[Written task]: Render the records from the line with "How far is pixel" to the line with "1.96 metres", both included, as a Markdown table with the columns Row and Text. Put a row number under Row and each line under Text, and leave out blank lines.

»»

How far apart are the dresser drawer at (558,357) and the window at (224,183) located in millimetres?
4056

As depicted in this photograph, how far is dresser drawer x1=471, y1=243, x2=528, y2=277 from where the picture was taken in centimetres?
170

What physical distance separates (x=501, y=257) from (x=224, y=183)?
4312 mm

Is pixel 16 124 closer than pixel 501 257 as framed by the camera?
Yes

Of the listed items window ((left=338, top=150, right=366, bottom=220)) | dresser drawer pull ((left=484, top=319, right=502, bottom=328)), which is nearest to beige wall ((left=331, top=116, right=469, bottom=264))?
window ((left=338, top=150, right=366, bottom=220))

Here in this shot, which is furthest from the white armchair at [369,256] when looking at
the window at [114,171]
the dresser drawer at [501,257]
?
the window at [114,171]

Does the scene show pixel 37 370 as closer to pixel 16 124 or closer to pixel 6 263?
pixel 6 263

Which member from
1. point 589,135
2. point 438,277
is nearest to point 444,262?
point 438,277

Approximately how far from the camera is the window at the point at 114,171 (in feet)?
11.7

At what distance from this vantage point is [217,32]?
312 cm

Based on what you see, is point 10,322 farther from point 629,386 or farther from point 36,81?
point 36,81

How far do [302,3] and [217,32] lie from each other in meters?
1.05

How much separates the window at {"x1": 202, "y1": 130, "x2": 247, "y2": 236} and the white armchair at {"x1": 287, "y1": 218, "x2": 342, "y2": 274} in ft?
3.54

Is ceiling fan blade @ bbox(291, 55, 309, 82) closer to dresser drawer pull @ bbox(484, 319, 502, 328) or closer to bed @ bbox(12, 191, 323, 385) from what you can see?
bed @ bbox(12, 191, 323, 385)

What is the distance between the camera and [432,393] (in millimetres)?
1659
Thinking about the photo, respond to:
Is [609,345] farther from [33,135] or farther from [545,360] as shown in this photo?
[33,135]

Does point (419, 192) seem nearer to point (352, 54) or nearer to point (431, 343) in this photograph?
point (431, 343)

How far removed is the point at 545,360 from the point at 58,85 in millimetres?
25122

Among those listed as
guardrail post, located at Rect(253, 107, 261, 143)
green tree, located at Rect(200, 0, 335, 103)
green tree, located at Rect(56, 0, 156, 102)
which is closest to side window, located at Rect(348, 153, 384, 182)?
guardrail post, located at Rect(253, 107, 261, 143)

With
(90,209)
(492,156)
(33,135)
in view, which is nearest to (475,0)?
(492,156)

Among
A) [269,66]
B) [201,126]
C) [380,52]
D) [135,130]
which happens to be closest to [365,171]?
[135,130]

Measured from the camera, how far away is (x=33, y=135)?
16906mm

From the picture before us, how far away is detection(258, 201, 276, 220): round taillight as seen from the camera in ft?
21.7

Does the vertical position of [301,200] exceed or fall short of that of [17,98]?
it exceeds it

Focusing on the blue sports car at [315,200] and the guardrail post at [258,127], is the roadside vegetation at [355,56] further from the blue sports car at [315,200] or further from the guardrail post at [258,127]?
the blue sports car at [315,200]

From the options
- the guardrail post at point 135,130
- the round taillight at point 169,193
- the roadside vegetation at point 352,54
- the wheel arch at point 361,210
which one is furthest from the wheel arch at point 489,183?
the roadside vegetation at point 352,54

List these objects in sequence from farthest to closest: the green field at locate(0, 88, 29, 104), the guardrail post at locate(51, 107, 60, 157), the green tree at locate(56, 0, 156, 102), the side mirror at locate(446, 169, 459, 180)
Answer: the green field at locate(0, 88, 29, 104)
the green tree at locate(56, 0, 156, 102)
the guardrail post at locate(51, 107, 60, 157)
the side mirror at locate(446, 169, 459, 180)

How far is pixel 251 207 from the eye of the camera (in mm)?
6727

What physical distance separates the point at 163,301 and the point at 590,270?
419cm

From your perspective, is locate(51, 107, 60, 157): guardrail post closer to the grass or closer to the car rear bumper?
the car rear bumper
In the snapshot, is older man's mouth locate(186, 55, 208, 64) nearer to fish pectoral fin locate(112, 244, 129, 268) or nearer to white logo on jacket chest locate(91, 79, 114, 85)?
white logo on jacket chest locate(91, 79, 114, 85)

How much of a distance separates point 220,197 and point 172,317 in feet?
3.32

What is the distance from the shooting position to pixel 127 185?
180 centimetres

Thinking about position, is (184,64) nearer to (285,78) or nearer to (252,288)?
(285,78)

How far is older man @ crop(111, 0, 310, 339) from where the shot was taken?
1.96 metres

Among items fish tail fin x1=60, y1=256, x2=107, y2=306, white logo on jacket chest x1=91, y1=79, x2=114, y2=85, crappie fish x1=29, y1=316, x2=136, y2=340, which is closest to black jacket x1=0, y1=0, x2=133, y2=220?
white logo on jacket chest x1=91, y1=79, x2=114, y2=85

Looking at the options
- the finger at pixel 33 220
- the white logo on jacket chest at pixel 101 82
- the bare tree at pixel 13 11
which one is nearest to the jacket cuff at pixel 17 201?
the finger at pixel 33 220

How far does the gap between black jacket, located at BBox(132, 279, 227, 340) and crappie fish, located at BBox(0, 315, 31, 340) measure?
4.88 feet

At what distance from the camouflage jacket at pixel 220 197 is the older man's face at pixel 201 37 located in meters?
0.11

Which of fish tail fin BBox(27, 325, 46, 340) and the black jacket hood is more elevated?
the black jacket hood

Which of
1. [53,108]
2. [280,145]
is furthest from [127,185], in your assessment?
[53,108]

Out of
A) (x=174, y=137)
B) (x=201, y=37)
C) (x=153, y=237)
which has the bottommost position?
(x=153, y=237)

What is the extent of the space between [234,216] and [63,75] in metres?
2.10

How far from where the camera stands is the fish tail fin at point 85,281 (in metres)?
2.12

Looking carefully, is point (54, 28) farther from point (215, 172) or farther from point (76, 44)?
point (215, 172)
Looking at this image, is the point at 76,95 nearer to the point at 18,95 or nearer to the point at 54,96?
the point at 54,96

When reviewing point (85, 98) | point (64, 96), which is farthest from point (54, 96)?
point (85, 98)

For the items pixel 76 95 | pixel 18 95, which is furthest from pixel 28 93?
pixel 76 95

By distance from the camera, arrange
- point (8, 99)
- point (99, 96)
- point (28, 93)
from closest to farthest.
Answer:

««

[Result of this task]:
| Row | Text |
|---|---|
| 1 | How far is pixel 251 207 from the eye of the camera (in mm)? |
| 2 | 6727 |
| 3 | What physical distance separates the point at 163,301 and the point at 590,270? |
| 4 | 419cm |
| 5 | From your perspective, is locate(51, 107, 60, 157): guardrail post closer to the grass or closer to the car rear bumper? |
| 6 | the car rear bumper |
| 7 | In the snapshot, is older man's mouth locate(186, 55, 208, 64) nearer to fish pectoral fin locate(112, 244, 129, 268) or nearer to white logo on jacket chest locate(91, 79, 114, 85)? |
| 8 | white logo on jacket chest locate(91, 79, 114, 85) |
| 9 | How much of a distance separates point 220,197 and point 172,317 in feet? |
| 10 | 3.32 |
| 11 | What is the distance from the shooting position to pixel 127 185? |
| 12 | 180 centimetres |
| 13 | Thinking about position, is (184,64) nearer to (285,78) or nearer to (252,288)? |
| 14 | (285,78) |
| 15 | How far is older man @ crop(111, 0, 310, 339) from where the shot was taken? |
| 16 | 1.96 metres |